All firmwares ship with useful standard network utilities like tcpdump, scp, arp, ip, ping and etc.

Persist filesystem changes

The /etc/persistent path name is not a lie. But if you write to the filesystem and reboot, your changes will be gone. You need to use cfgmtd to actually persist your changes.

# cfgmtd -h
Usage: cfgmtd [options]
	-t <type>			- Configuration type to use [1(active)|2(backup)]. (Default: 1(active))
	-f <config file>		- Configuration file to use. (Default: /tmp/system.cfg)
	-p <persistent directory>	- Directory to persistent dir. (Default: none)
	-w				- Write to flash action.
	-r				- Read from flash action.
	-c				- Clear flash action.
	-o <mtd|file name>		- Use mtd or file name. (Default: /dev/mmcblk0p9)
	-n				- No check size when specify -o. (Default: Check)
	-h				- This message.

# cfgmtd -w -p /etc/persistent

You dont have a lot of space to play with though. :)

Control the LED

The access points have both a blue and white LED, but only the blue LED is configurable in the controller (models prior to AC Lite supposedly had an RGB LED).

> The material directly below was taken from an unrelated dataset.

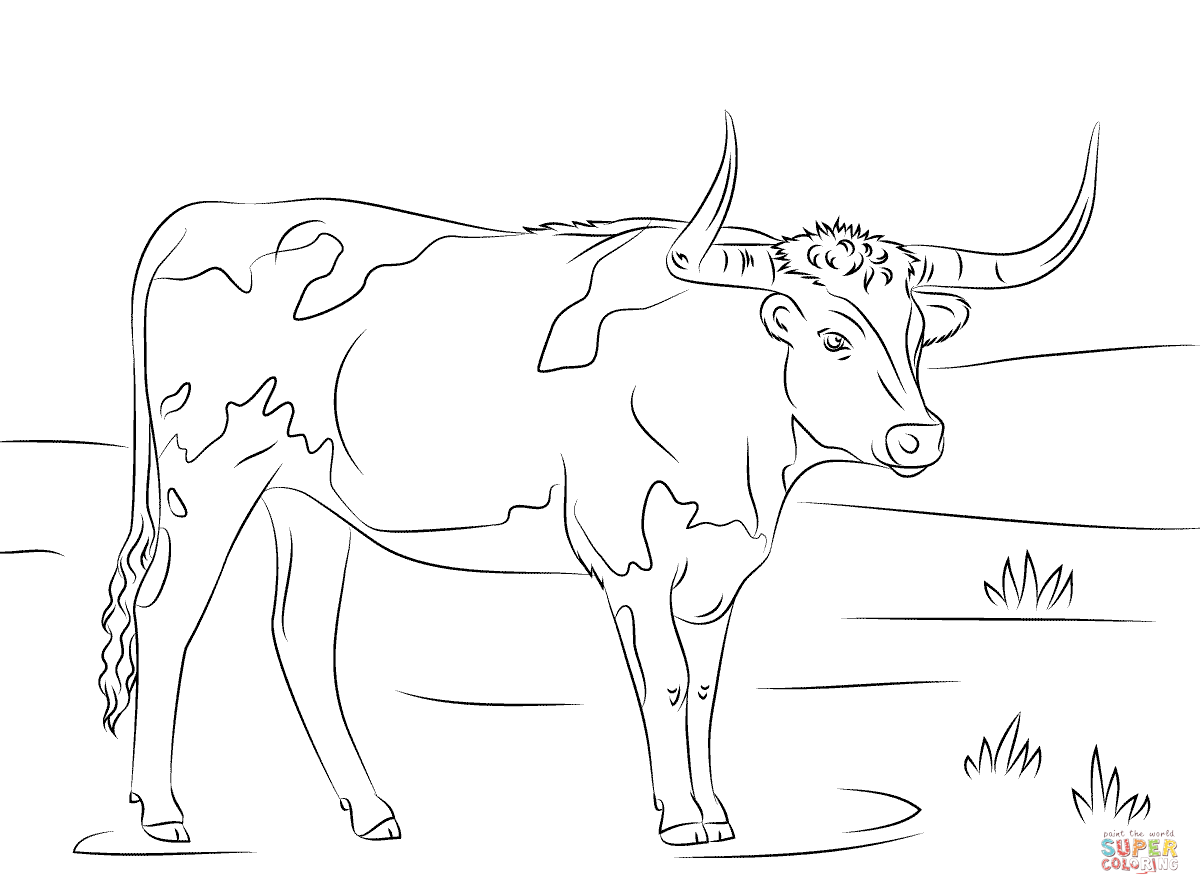 Texas longhorn coloring sheet coloring pages for Longhorn coloring page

They show up under /sys/class/leds/ubnt:{white,blue}:dome on AC Lite access points. On newer U6 access points they seem to be at /sys/class/leds/ubnt:{white,blue}:personality instead.

Turn on the white LED

The brightness file accepts a value between 0-255. Turning on the white LED is just writing 0 to brightness for the blue LED (turning it off) and writing 255 to brightness for the white LED (turning it on). For a dimmer light, use a lower number.

On U6 access points:

# echo 0 > /sys/class/leds/ubnt\:blue\:personality/brightness
# echo 255 > /sys/class/leds/ubnt\:white\:personality/brightness

On AC Lite:

# echo 0 > /sys/class/leds/ubnt\:blue\:dome/brightness
# echo 255 > /sys/class/leds/ubnt\:white\:dome/brightness

Turn the LEDs off

Just write 0 to the brightness file for both. For U6:

# echo 0 > /sys/class/leds/ubnt\:white\:personality/brightness
# echo 0 > /sys/class/leds/ubnt\:blue\:personality/brightness

Use ubnt:{white,blue}:dome on AC Lites and etc.

Adopt an AP over SSH

You can ssh to an AP and initate the adoption process:

# mca-cli-op set-inform http://${controller_host}:8080/inform

Some firmwares come with a set-inform binary, but mca-cli-op seems to ship with all firmwares (that I have seen).

The current controller URL is saved in a text file /etc/persistent/cfg/mgmt:

# grep "mgmt\.servers" cfg/mgmt
mgmt.servers.1.url=http://${controller_host}:8080/inform

Most other controller-configurable settings seem to be persisted in that file, as well as the authentication key it uses for the Adoption protocol (they use plain HTTP on port 8080 without SSL, but the HTTP traffic itself gets encrypted).

Clear the config

This clears the config on the AP, and has the same effect as pressing the phsysical reset button:

# set-default

The access point gets rebooted, and comes up with the factory settings.